§ READING PASSAGE
################
Andy Burnham: We have taken a number of steps to assess the accuracy of biometric readings: we have closely reviewed leading scientific evidence in the field; we have consulted biometric experts from academia and industry and we have sought to build on the experience and knowledge of other organisations, such as Immigration and Nationality Directorate (IND), Police Information Technology Organisation (PITO) and Communications-Electronic Securities Group (CESG).
With regard to the effects of age and durability of biometrics, the Home Office has consulted expert opinion which has concluded that fingerprint and iris biometrics do not generally change over long periods, once adulthood is reached. We have reviewed leading studies on facial mapping and continue to review the likely performance of future technologies in this field to make a more detailed judgment on its durability.
Some occupations cause damage to fingerprint biometrics and this may, in some instances, limit the ability of an individual to use this biometric. However, face and iris image biometrics would still be available for these people.
Keith Vaz: To ask the Secretary of State for the Home Department what the citizenship tests will contain; who will sit them; and what will happen to an applicant who fails the citizenship test. 
Mr. McNulty: I refer my hon. Friend to the written ministerial statement of 15 June 2005, Official Report, column 14WS, which sets out the steps we are taking to introduce the requirement that all those applying for naturalisation will need to demonstrate knowledge of life in the United Kingdom. The statement also sets out the two ways in which prospective citizens can demonstrate their knowledge. A person who fails the test is advised to study the source material further before attempting it again.
Keith Vaz: To ask the Secretary of State for the Home Department whether the Government have commissioned research into the usefulness of citizenship tests in helping people to settle in the UK. 
Mr. Burstow: To ask the Secretary of State for the Home Department how many cases of computer (a) hacking, (b) fraud and (c) theft his Department recorded in each year since 200102; and for each year on how many occasions computer systems have been illegally accessed by computer hackers (i) within and (ii)outside his Department. 
Paul Goggins [holding answer 15 June 2005]: As has previously been announced, changes to the Computer Misuse Act 1990 will be required in order to implement the requirements of the European Union Framework Decision on Attacks Against Information Systems and the related provisions contained in the Council of Europe Cybercrime Convention. These measures will be brought forward when parliamentary time allows.
################
§ SOURCE EXCERPT
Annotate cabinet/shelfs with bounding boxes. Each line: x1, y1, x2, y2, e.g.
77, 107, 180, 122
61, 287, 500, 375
################
§ THE TASKS
- A) In the Home Office written answers, what is a person who fails the citizenship test advised to do?
- B) Reproduce the stretch of the Home Office written answers from "Mr. Burstow: To" through "(ii)outside his Department.".
- C) Continue the Home Office written answers from where they stop.

§ ANSWER SET
- A) Study the source material further before attempting the test again.

- B)
Mr. Burstow: To ask the Secretary of State for the Home Department how many cases of computer (a) hacking, (b) fraud and (c) theft his Department recorded in each year since 200102; and for each year on how many occasions computer systems have been illegally accessed by computer hackers (i) within and (ii)outside his Department.

- C)
Mr. Donohoe: To ask the Secretary of State for the Home Department when he expects to reply to the letter of 14 January, from the hon. Member for Central Ayrshire, regarding the application of Edward Salmon of McDonald Drive in Irvine for a British passport. 
Lady Hermon: To ask the Secretary of State for the Home Department what the reason was for the delay in the reply to the letter dated 29 October 2004 from the hon. Member for North Down in relation to the impact of immigration on security in Northern Ireland. 
Mr. McNulty: The delay in responding to the hon. Member's letter was not acceptable. It was received on 4 November by the Immigration and Nationality Directorate's (IND) MP's Correspondence Section, whose responsibility is to allocate MP's letters to the appropriate part of IND to draft a reply. Unfortunately, the hon. Member's letter was then misallocated within the Home Office on a number of occasions and was also overlooked in one department for a number of months. Once the correct department had been identified, a draft reply was prepared immediately. Existing procedures have been streamlined and are being enforced, and more staff have been recruited, to ensure that this situation is not repeated.
Mr. Malins: To ask the Secretary of State for the Home Department when he will answer the letter dated 1 June 2005 from the hon. Member for Woking concerning Mr. Ahmed (references A581078/3 and PO7892/04). 
Lady Hermon: To ask the Secretary of State for the Home Department when he expects to answer the letter to him dated 3 June from the hon. Member for North Down in relation to Mr. James Milsom Boland. 
[holding answer 30 June 2005]: My hon. Friend, the Parliamentary under Secretary of State at the Home Office, the member for Leigh (Andy Burnham) wrote to the hon. Member on 29 June 2005.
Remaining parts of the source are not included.